**Задания**
**1.** По тексту «Правила жизни Геннадия Падалки» объясните, почему автор считает свою фамилию самой что ни на есть космической. Уложитесь в одно–три предложения.
**2.** Продолжите текст «Правила жизни Геннадия Падалки» с места, где он заканчивается.

**Фрагмент текста**
******
Правила жизни Геннадия Падалки
Мне всегда было обидно, что я не полечу на Марс.
Самое яркое воспоминание детства: вижу падающий серебристый самолет в бесконечном синем небе — не летящий, а именно падающий. А затем рев двигателя, и он взмывает в небо. Я только потом, уже курсантом, понял, что это была воздушная зона, в которой пилоты отрабатывали элементы пилотажа.
Когда я был мальчишкой, слово «космонавт» отсутствовало в распространенном обиходе. Мы мечтали стать не космонавтами, а Гагариными — фамилию проецировали на профессию.
Я когда приехал лейтенантом в Германию, командующий авиацией мне говорит: «Ты как с такой фамилией попал в авиацию?» Я стушевался тогда. Но в силу земного притяжения все падают, поэтому это самая что ни на есть космическая фамилия.
После приземления у меня всегда длинные волосы. Я не стригусь в космосе. Ребята стригутся — есть и машинка, и ножницы, — а я с первого полета не стригусь. Но не надо искать смысл там, где его нет. Мне просто нравится не стричься.
Я не верю в приметы. Для меня счастливое число — 13. У меня третья дочь родилась 13 ноября. Я стартовал 13 августа. На одном из стартов я был у медиков тринадцатым.
Полет в космос — это длительная командировка. Это гостиница, где все временно.
Нельзя говорить, что Земля постоянно меняется, а космос неизменен. Сколько всего показал телескоп Хаббл: и созвездия разбегаются, и галактики. И мы загрязняем не только Землю, но и ближний космос.
Больше всего из писателей-фантастов к космосу приблизился Лем в «Солярисе».
Критики говорят: зачем нужно освоение космоса, на что тратятся миллиарды? А я могу сказать: зачем нужна медицина, пока человек здоров?
******
**Извлечённые записи**
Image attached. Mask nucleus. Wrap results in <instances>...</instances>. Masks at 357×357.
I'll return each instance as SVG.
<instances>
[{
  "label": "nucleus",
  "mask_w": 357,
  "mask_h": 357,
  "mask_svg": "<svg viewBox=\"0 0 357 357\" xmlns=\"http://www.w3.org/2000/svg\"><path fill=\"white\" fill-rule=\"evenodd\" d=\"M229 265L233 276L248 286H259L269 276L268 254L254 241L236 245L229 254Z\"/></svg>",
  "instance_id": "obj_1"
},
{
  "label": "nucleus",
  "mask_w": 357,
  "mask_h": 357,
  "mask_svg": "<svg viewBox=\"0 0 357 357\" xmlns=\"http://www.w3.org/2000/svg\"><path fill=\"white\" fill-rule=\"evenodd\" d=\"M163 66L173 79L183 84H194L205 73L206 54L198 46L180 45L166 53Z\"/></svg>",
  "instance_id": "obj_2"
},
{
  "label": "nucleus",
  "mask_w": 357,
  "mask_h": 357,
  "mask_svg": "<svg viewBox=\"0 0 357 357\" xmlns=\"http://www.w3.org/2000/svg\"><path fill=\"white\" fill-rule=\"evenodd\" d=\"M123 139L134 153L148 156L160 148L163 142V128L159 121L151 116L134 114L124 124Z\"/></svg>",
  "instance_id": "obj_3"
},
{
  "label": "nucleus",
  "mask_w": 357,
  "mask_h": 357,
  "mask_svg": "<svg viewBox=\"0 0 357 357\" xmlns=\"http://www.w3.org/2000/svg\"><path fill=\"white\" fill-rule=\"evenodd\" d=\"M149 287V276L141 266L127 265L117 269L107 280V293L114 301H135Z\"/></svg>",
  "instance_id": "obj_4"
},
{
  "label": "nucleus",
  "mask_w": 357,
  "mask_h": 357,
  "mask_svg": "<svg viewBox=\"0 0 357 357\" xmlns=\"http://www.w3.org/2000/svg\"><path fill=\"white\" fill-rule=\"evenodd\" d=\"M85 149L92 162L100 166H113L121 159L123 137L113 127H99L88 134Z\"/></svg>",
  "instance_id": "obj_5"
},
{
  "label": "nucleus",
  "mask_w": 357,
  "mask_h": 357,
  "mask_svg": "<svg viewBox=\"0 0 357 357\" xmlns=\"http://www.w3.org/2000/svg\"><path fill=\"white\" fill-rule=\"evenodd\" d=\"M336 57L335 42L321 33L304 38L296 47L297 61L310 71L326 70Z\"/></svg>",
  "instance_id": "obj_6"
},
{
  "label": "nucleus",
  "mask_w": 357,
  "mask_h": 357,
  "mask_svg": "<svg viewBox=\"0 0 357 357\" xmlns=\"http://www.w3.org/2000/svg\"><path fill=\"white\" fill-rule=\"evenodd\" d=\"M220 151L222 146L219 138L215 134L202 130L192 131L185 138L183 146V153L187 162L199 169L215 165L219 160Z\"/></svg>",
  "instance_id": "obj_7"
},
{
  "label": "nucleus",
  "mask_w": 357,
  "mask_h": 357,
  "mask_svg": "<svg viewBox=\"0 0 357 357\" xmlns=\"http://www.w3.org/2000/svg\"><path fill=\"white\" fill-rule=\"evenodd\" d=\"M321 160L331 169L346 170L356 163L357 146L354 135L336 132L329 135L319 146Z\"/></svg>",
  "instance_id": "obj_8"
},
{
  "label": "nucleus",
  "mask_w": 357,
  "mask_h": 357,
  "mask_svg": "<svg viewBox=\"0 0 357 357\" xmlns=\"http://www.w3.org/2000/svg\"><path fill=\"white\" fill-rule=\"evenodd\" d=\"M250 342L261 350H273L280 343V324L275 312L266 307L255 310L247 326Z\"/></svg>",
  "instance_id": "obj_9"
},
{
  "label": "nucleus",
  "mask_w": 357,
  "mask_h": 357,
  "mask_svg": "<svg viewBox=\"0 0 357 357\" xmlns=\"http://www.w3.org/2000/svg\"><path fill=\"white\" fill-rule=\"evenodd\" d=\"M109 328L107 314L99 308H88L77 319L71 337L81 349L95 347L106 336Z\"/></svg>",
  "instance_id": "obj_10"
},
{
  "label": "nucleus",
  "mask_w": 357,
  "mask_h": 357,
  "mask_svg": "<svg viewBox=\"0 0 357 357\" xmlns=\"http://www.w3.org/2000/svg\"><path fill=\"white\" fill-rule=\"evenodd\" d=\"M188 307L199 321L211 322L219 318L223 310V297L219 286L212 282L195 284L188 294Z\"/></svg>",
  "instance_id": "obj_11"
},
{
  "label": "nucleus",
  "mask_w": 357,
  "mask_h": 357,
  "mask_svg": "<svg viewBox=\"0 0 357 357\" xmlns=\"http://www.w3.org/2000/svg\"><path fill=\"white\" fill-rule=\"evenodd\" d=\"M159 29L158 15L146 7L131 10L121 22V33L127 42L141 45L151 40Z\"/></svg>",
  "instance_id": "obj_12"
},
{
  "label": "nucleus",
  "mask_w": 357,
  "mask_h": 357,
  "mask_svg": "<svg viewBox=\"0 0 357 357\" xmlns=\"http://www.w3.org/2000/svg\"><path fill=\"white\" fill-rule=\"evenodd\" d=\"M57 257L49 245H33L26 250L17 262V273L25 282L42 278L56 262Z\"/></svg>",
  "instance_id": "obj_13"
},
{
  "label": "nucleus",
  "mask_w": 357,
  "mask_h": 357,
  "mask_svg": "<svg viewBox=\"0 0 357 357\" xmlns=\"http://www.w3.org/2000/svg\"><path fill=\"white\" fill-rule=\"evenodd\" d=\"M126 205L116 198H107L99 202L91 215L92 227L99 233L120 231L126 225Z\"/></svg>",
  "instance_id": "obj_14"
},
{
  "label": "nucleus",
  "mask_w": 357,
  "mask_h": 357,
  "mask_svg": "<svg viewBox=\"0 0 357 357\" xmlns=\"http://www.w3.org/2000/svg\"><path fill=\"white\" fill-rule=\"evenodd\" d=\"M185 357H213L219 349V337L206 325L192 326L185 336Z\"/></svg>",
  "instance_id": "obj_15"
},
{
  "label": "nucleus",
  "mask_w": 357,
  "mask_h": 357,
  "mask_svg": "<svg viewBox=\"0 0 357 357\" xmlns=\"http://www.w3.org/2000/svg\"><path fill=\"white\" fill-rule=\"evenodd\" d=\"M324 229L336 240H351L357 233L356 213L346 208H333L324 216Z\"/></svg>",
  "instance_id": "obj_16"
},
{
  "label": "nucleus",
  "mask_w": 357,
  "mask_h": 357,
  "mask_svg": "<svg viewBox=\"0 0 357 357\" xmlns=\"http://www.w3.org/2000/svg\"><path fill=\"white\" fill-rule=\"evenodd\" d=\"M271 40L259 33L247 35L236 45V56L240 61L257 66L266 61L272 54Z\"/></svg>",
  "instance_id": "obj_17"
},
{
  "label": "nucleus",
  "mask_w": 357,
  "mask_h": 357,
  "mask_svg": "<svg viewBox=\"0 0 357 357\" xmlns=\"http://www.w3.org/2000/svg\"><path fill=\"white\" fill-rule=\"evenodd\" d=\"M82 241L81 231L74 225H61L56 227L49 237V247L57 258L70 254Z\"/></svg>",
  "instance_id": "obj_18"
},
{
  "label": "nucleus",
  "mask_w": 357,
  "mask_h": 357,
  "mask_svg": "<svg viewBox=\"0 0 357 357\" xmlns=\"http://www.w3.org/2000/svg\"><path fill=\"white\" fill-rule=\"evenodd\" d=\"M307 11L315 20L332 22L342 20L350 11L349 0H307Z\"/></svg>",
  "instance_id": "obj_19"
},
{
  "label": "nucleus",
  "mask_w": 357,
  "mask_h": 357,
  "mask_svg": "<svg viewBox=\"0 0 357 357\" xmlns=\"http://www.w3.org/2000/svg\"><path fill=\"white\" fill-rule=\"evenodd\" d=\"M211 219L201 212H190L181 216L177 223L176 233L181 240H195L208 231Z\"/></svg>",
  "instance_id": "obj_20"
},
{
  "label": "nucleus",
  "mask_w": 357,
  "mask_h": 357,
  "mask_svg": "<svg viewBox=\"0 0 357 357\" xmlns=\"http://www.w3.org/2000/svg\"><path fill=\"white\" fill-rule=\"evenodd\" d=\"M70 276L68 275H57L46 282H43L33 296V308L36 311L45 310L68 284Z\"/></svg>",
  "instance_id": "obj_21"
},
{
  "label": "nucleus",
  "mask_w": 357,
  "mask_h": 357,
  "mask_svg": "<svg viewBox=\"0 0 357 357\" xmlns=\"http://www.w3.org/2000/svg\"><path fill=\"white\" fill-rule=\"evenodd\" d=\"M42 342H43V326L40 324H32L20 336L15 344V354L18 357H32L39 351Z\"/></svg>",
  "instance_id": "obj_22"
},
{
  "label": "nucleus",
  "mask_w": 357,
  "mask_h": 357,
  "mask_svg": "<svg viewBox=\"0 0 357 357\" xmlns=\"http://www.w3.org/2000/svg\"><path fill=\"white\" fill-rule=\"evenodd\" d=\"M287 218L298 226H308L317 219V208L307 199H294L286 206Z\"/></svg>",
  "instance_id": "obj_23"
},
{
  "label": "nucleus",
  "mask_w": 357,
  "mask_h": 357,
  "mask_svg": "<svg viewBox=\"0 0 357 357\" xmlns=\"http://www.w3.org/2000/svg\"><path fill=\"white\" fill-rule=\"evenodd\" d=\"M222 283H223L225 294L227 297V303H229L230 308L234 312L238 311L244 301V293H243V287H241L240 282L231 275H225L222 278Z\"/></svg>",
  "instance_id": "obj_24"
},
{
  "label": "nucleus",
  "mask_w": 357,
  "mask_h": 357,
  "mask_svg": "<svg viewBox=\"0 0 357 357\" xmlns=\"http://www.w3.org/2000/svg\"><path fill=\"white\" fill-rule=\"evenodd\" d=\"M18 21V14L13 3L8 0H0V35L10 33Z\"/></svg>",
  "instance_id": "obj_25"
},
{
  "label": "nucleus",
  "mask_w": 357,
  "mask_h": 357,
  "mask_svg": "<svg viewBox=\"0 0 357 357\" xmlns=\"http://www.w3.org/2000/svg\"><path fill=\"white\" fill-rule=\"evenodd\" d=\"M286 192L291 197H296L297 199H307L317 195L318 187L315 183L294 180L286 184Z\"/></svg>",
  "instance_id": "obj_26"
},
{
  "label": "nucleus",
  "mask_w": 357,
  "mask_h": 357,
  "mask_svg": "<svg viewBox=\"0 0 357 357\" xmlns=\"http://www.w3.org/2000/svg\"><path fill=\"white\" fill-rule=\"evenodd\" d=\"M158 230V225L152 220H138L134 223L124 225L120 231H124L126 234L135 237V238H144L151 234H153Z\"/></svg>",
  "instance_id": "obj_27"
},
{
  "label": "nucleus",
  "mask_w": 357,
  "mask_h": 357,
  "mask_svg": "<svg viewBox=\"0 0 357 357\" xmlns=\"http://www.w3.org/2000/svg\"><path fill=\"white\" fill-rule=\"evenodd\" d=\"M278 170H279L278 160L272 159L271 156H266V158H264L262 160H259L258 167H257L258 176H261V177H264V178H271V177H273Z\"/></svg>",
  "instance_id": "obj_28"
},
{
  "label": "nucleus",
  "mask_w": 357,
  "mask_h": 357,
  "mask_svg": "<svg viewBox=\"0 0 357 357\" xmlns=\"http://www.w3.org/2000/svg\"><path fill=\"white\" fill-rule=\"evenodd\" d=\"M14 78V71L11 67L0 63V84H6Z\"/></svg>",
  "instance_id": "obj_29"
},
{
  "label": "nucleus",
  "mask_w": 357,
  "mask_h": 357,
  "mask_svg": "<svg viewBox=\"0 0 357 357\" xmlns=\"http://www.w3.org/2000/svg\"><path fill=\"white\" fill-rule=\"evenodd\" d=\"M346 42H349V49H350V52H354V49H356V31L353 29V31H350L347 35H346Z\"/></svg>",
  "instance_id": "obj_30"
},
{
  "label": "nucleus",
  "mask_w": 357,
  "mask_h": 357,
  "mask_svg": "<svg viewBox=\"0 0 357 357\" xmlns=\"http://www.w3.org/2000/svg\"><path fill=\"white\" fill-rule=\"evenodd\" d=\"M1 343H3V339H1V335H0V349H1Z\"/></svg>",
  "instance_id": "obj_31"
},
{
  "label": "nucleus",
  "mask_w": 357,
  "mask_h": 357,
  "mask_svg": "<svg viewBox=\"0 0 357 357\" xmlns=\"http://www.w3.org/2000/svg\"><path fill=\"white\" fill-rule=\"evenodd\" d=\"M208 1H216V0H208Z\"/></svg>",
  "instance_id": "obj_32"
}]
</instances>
******
**Ответы**
**1.** Командующий авиацией удивился, как человек с такой фамилией попал в авиацию. Автор же считает её самой космической, потому что в силу земного притяжения все падают.

**2.**
Замыслы человека не обмельчали. Впереди освоение Луны, Марса и других планет Солнечной системы. Как говорил Рэй Брэдбери, без грандиозных замыслов цивилизация существовать не может. Но он еще добавлял: и без умения читать.
Я смотрю только новости и канал «Культура», потому что больше по телевидению смотреть нечего.
Я не поддерживаю закон Димы Яковлева. Принять такой закон — лишить ребенка шанса на счастье. Да пусть он хоть у черта живет, если может там быть счастлив.
У меня три дочери, и у всех большая разница в возрасте: старшей тридцать три, младшей — двенадцать. Старшие — вполне самостоятельные и успешные, и я ими горжусь, а у младшей многому учусь сам.
В Звездном городке никто из детей не красуется тем, что папа — космонавт.
В прошлый раз я летал в космос в 53 года, но и в 55, и в 56, и в 57 ребята летают. Мы люди очень мотивированные — хочется лететь. Поэтому и за собой следишь, и исключаешь вредные привычки. Вот я сейчас, сразу после интервью, пойду и пройду на лыжах километров десять.
Очень мне нравится выражение Фамке Янссен из вашего журнала: «Я живу не на минном поле, чтобы идти по чьим-то следам».
Наши биографии часто составляют, не согласовывая с нами.
Не надо думать, какой жизнь была или будет. Нет никакого прошлого, и будущего не будет. Все происходит здесь и сейчас.
Я очень хочу полететь еще раз. Там и скука, и романтика, и красиво, и не очень — симбиоз такой.
99% космонавтов, летавших вместе, никогда не становятся друзьями на Земле. Ведь это необходимость — находиться вместе.
Больше всего в космосе скучаешь по земным звукам. Там ведь только голоса коллег да шум вентиляторов.
Все космонавты выпивают — и мы, и иностранцы. Мы все в меру выпивающие, и нет среди нас трезвенников.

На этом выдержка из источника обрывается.